#### Given request:
Put the rows from the line containing "What measurable distance" through the line containing "Answer: shrub at" into a numbered list, leaving out blank lines.

#### Input data:
* start *
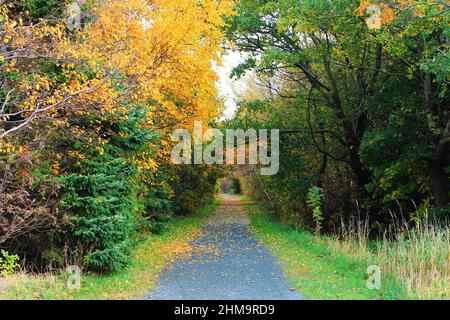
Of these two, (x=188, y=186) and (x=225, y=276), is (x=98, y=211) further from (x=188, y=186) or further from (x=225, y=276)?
(x=188, y=186)

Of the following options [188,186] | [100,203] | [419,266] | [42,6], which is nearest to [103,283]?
[100,203]

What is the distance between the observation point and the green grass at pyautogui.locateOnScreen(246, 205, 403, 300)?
679cm

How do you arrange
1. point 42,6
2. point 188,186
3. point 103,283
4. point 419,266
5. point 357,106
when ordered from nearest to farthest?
point 419,266 < point 103,283 < point 42,6 < point 357,106 < point 188,186

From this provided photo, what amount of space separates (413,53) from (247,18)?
5.62 m

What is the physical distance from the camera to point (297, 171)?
716 inches

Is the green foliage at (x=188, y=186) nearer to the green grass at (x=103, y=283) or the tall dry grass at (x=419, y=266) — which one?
the green grass at (x=103, y=283)

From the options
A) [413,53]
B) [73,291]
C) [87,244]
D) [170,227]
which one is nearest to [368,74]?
[413,53]

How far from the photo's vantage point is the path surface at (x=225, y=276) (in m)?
7.06

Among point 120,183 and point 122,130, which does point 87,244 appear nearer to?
point 120,183

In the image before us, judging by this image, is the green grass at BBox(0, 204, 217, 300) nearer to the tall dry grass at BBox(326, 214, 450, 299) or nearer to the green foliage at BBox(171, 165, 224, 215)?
the tall dry grass at BBox(326, 214, 450, 299)

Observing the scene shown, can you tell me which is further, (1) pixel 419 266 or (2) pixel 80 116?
(2) pixel 80 116

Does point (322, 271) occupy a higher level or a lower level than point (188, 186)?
lower

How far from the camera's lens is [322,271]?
8.62m

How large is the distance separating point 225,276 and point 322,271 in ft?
6.51
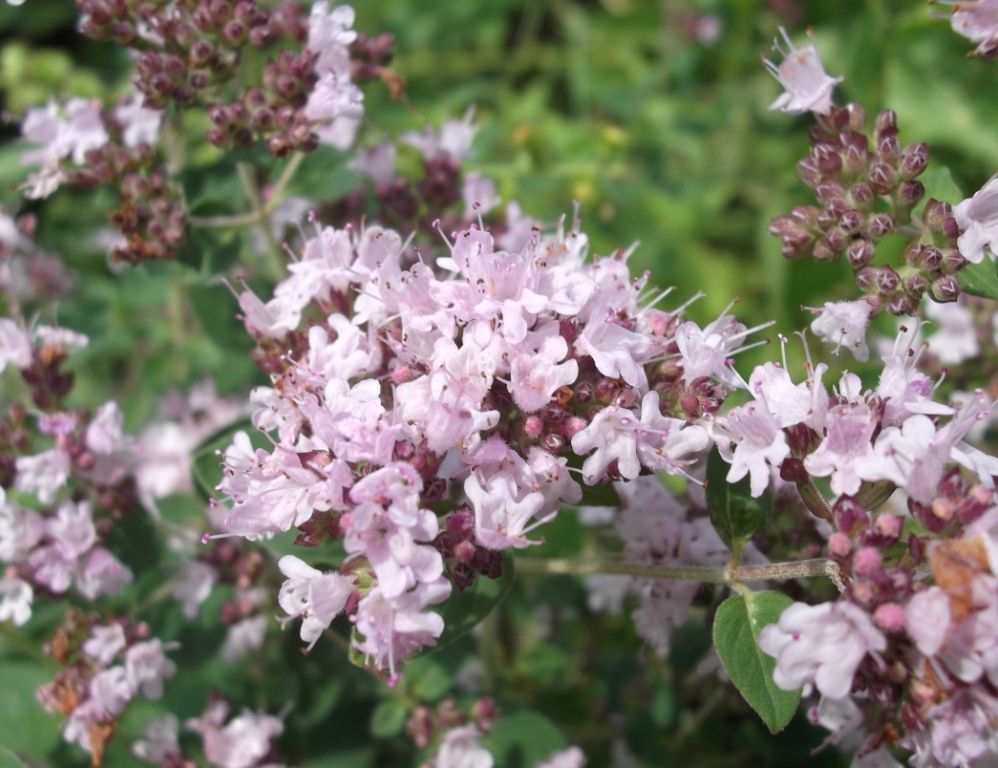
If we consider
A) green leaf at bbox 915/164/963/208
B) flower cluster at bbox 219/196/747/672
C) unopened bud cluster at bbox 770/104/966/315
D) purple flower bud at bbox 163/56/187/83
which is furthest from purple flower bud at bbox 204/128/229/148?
green leaf at bbox 915/164/963/208

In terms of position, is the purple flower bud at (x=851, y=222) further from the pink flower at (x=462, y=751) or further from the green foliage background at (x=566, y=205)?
the pink flower at (x=462, y=751)

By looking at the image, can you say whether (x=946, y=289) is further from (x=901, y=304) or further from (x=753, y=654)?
(x=753, y=654)

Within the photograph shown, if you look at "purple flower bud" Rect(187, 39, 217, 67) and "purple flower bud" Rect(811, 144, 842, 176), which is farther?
"purple flower bud" Rect(187, 39, 217, 67)

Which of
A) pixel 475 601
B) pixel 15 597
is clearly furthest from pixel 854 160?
pixel 15 597

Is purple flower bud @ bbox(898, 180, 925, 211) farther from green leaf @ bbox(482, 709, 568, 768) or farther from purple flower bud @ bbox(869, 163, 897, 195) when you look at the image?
green leaf @ bbox(482, 709, 568, 768)

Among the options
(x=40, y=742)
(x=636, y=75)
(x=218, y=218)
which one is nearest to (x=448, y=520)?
(x=218, y=218)

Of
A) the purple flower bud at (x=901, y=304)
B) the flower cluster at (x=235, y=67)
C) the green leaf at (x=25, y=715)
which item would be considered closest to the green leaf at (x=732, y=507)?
the purple flower bud at (x=901, y=304)
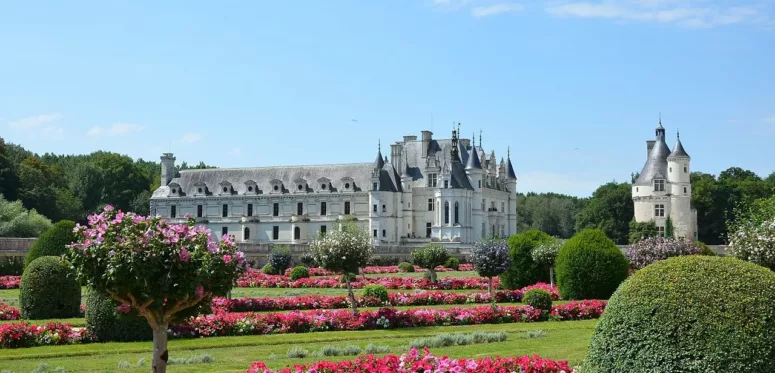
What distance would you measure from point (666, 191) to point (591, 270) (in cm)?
4987

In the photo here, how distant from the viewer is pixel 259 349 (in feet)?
48.7

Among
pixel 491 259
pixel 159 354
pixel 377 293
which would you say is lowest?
pixel 159 354

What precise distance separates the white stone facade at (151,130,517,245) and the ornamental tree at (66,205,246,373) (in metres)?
55.8

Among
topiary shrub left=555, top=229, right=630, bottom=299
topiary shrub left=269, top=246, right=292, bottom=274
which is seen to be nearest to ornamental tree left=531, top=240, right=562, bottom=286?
topiary shrub left=555, top=229, right=630, bottom=299

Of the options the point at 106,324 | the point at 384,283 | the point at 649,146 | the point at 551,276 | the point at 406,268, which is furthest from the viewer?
the point at 649,146

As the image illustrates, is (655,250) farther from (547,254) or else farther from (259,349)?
(259,349)

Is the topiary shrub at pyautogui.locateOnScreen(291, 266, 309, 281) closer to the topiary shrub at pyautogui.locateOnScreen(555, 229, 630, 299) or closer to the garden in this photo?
the garden

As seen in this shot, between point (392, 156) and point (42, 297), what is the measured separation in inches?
2083

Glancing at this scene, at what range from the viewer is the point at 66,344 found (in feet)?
50.4

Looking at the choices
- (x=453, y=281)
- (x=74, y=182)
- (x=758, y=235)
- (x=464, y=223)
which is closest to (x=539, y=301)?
(x=758, y=235)

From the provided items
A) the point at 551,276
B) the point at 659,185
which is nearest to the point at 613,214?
the point at 659,185

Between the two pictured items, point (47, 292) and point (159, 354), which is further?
point (47, 292)

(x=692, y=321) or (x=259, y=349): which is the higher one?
(x=692, y=321)

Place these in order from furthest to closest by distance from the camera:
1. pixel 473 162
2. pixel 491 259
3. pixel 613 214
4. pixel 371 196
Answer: pixel 613 214 → pixel 473 162 → pixel 371 196 → pixel 491 259
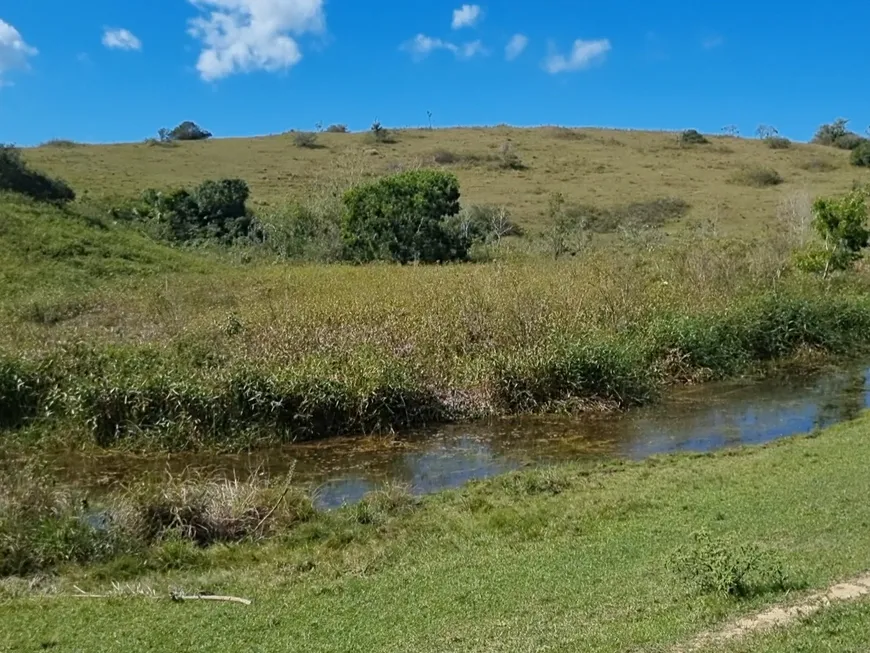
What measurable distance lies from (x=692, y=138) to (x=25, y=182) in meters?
56.5

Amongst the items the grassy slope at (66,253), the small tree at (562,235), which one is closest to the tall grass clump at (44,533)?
the grassy slope at (66,253)

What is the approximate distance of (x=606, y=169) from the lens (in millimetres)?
62719

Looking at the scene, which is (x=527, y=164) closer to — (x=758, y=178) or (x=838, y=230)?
(x=758, y=178)

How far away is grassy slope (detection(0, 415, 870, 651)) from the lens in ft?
20.4

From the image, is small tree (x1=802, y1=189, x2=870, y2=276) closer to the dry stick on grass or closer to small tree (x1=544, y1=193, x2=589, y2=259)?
small tree (x1=544, y1=193, x2=589, y2=259)

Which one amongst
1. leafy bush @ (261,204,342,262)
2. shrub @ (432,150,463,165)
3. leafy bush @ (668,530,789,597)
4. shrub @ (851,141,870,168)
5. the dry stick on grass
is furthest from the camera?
shrub @ (432,150,463,165)

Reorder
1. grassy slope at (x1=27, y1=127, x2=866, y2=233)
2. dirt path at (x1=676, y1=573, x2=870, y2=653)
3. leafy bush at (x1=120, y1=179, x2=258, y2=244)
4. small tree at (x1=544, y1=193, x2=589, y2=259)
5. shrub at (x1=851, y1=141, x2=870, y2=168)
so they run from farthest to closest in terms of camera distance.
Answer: shrub at (x1=851, y1=141, x2=870, y2=168), grassy slope at (x1=27, y1=127, x2=866, y2=233), leafy bush at (x1=120, y1=179, x2=258, y2=244), small tree at (x1=544, y1=193, x2=589, y2=259), dirt path at (x1=676, y1=573, x2=870, y2=653)

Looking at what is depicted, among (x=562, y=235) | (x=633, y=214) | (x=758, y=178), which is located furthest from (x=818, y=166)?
(x=562, y=235)

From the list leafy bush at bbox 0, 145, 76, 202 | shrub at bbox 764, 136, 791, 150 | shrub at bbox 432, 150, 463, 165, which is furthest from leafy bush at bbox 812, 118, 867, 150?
leafy bush at bbox 0, 145, 76, 202

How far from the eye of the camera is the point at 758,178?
2274 inches

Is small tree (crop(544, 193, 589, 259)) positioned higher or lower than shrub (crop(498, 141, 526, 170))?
lower

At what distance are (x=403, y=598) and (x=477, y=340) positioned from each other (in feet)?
37.7

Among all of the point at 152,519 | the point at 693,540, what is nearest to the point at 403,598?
the point at 693,540

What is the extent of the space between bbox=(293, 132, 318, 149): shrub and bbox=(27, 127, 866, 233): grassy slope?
0.88 metres
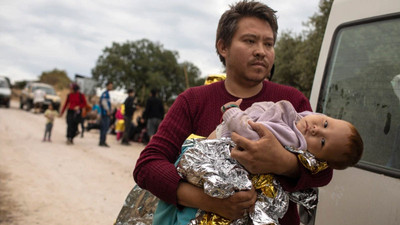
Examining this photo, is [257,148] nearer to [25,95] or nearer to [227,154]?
[227,154]

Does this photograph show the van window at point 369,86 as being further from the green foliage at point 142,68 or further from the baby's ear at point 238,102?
the green foliage at point 142,68

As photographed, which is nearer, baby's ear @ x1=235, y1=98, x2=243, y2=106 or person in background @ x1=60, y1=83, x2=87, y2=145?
baby's ear @ x1=235, y1=98, x2=243, y2=106

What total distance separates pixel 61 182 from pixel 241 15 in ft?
20.9

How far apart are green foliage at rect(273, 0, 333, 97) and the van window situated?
1213 cm

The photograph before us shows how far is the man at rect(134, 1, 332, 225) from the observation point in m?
1.55

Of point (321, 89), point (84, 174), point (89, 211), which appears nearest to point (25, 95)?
point (84, 174)

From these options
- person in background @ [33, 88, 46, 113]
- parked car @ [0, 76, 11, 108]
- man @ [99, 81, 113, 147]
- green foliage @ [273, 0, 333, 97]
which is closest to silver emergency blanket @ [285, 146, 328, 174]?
man @ [99, 81, 113, 147]

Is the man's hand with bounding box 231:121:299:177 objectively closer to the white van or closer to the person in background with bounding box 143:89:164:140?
the white van

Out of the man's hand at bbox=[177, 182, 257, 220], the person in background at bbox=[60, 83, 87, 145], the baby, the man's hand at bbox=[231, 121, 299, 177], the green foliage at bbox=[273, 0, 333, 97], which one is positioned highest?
the green foliage at bbox=[273, 0, 333, 97]

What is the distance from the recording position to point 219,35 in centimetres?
192

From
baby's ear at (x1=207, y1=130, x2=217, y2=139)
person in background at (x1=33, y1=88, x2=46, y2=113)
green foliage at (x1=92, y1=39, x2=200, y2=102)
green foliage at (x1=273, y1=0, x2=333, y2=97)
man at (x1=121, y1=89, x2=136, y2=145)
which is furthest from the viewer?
green foliage at (x1=92, y1=39, x2=200, y2=102)

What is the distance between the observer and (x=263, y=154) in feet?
4.71

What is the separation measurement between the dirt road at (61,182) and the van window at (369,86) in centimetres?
390

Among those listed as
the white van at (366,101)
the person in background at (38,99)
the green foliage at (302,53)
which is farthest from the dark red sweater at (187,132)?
the person in background at (38,99)
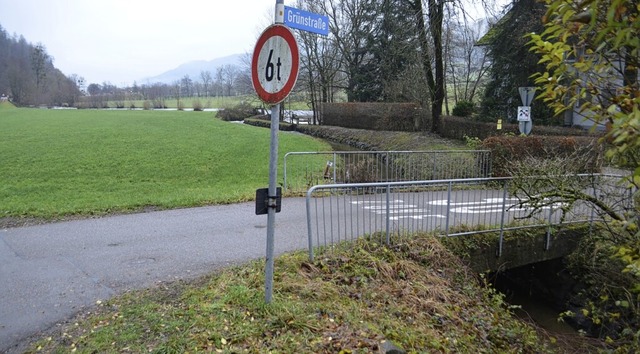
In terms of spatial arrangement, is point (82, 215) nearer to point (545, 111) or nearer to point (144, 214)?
point (144, 214)

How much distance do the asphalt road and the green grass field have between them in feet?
4.81

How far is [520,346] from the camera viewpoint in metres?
5.34

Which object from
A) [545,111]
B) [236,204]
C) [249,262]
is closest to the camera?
[249,262]

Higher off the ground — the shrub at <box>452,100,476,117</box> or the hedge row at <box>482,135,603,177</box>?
the shrub at <box>452,100,476,117</box>

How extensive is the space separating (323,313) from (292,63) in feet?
8.43

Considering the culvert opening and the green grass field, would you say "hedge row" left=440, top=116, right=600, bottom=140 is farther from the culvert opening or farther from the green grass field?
the culvert opening

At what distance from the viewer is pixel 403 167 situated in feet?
46.1

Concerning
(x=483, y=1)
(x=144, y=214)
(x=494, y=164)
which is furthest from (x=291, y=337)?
(x=483, y=1)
* end *
#### Complete output:
1. What measurable distance lies from (x=692, y=138) to (x=25, y=182) in meters?
2. 56.5
3. Amongst the items the grassy slope at (66,253), the small tree at (562,235), which one is closest to the tall grass clump at (44,533)?
4. the grassy slope at (66,253)
5. What is the approximate distance of (x=606, y=169) from the lens (in millimetres)?
6. 62719
7. Looking at the scene, which is (x=527, y=164) closer to — (x=758, y=178) or (x=838, y=230)?
8. (x=758, y=178)
9. How far away is grassy slope (detection(0, 415, 870, 651)) from the lens in ft?
10. 20.4
11. From the image, is small tree (x1=802, y1=189, x2=870, y2=276) closer to the dry stick on grass or closer to small tree (x1=544, y1=193, x2=589, y2=259)?
12. small tree (x1=544, y1=193, x2=589, y2=259)
13. Which one amongst
14. 1. leafy bush @ (261,204,342,262)
15. 2. shrub @ (432,150,463,165)
16. 3. leafy bush @ (668,530,789,597)
17. 4. shrub @ (851,141,870,168)
18. 5. the dry stick on grass
19. is furthest from the camera?
20. shrub @ (432,150,463,165)
21. Reorder
22. 1. grassy slope at (x1=27, y1=127, x2=866, y2=233)
23. 2. dirt path at (x1=676, y1=573, x2=870, y2=653)
24. 3. leafy bush at (x1=120, y1=179, x2=258, y2=244)
25. 4. small tree at (x1=544, y1=193, x2=589, y2=259)
26. 5. shrub at (x1=851, y1=141, x2=870, y2=168)
27. so they run from farthest to closest in terms of camera distance.
28. Answer: shrub at (x1=851, y1=141, x2=870, y2=168), grassy slope at (x1=27, y1=127, x2=866, y2=233), leafy bush at (x1=120, y1=179, x2=258, y2=244), small tree at (x1=544, y1=193, x2=589, y2=259), dirt path at (x1=676, y1=573, x2=870, y2=653)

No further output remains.